In 1983, Morgentaler opened clinics in Winnipeg (Manitoba) and Toronto (Ontario). In Manitoba, he was charged with conspiring to procure miscarriages but the charges were dropped. He was also arrested in Ontario, but a Toronto jury acquitted him in 1984. The Ontario Court of Appeal overturned the acquittal and ordered a new trial. Morgentaler appealed to the Supreme Court of Canada. In 1988, the Supreme Court struck down the abortion provision in the Criminal Code on the grounds that it violated a woman’s right to security of the person. Prime Minister Brian Mulroney tried to again introduce a restrictive abortion law (Bill C-43) that passed the House of Commons but was defeated in the Senate by a tie vote. Canada has been without a law on abortion since 1988. Morgentaler continued to establish abortion clinics across Canada.

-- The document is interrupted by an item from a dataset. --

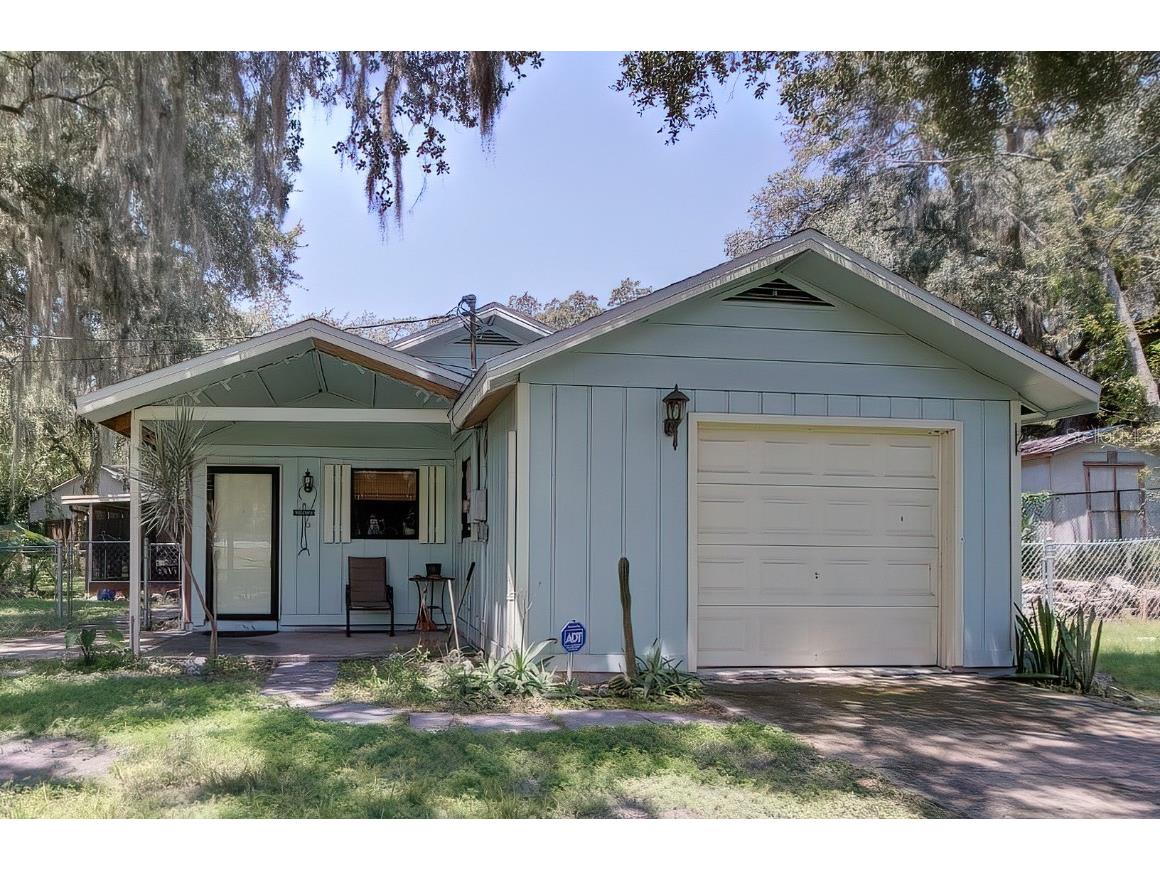 12413 Hicks Road Hudson FL 34669 W7857115 image1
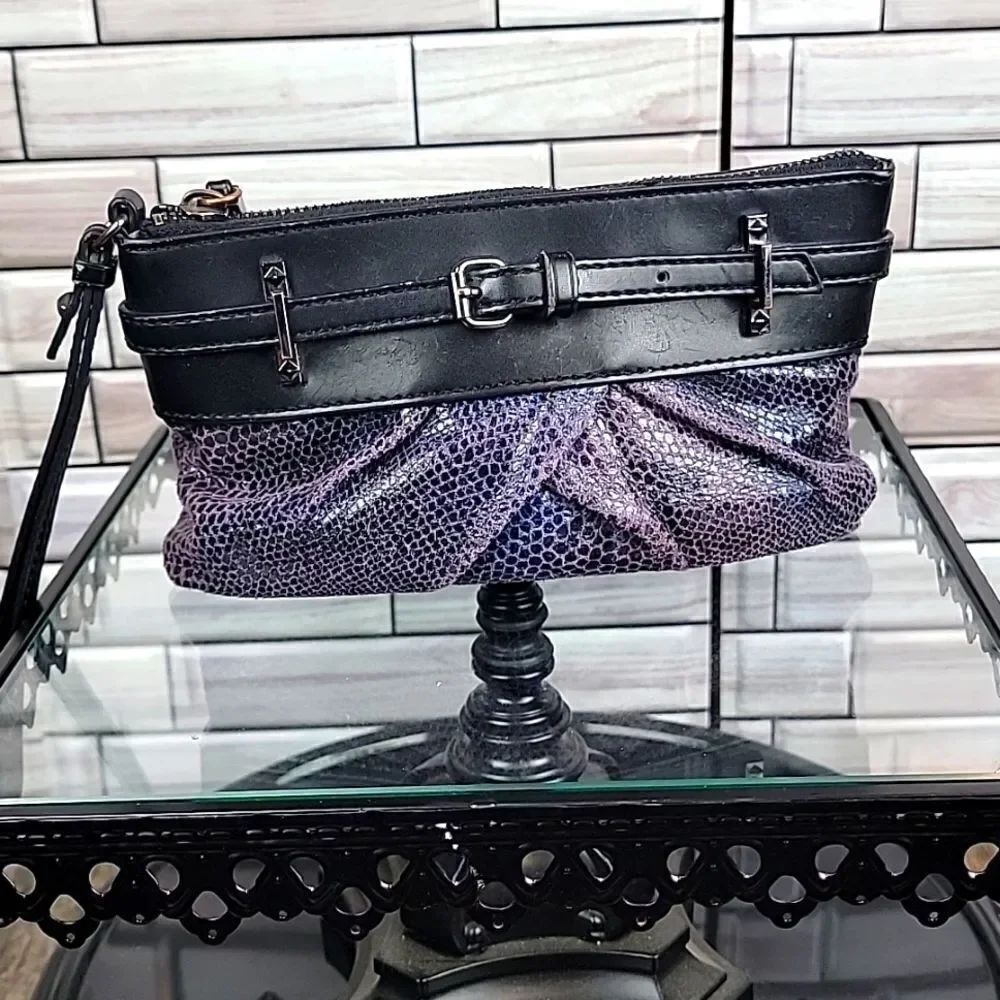 Simply Vera Vera Wang Snakeskin tucker wristlet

Morgentaler paid a high price for his single-mindedness. His marriage to Eva ended in divorce in 1975, as did his second marriage to Carmen Wernli. (He is survived by his third wife, Arlene Leibovitch.) He racked up huge legal fees, was once attacked by a man with garden shears, was roughed up by a mob, and saw his Toronto clinic firebombed and burn to the ground (1992). After several abortion providers in Canada and the USA were shot, he wore bulletproof vests and installed bulletproof windows in his home. When Morgentaler was honoured with the Order of Canada in 2008, some previous recipients resigned from the Order in protest.
Nevertheless, he persevered, both in his crusade to make abortion accessible to every Canadian woman and in his promotion of humanism. It is while we both served on the Board of the Humanist Association of Canada in the late 1990s and early 2000s that I had the privilege of getting to know Henry personally. Morris Manning, the lawyer who represented him in the landmark Supreme Court case, said that Morgentaler’s humanist philosophy helped him to surmount trials few others could have endured. “Henry Morgentaler is the quintessential example of a person with compassion, intelligence, and courage who sought to help people and was at various times put through the criminal justice system in ways that very few people are put through the system.”
Henry Morgentaler was a man who had the courage of his convictions. R.I.P., Henry, and thank you.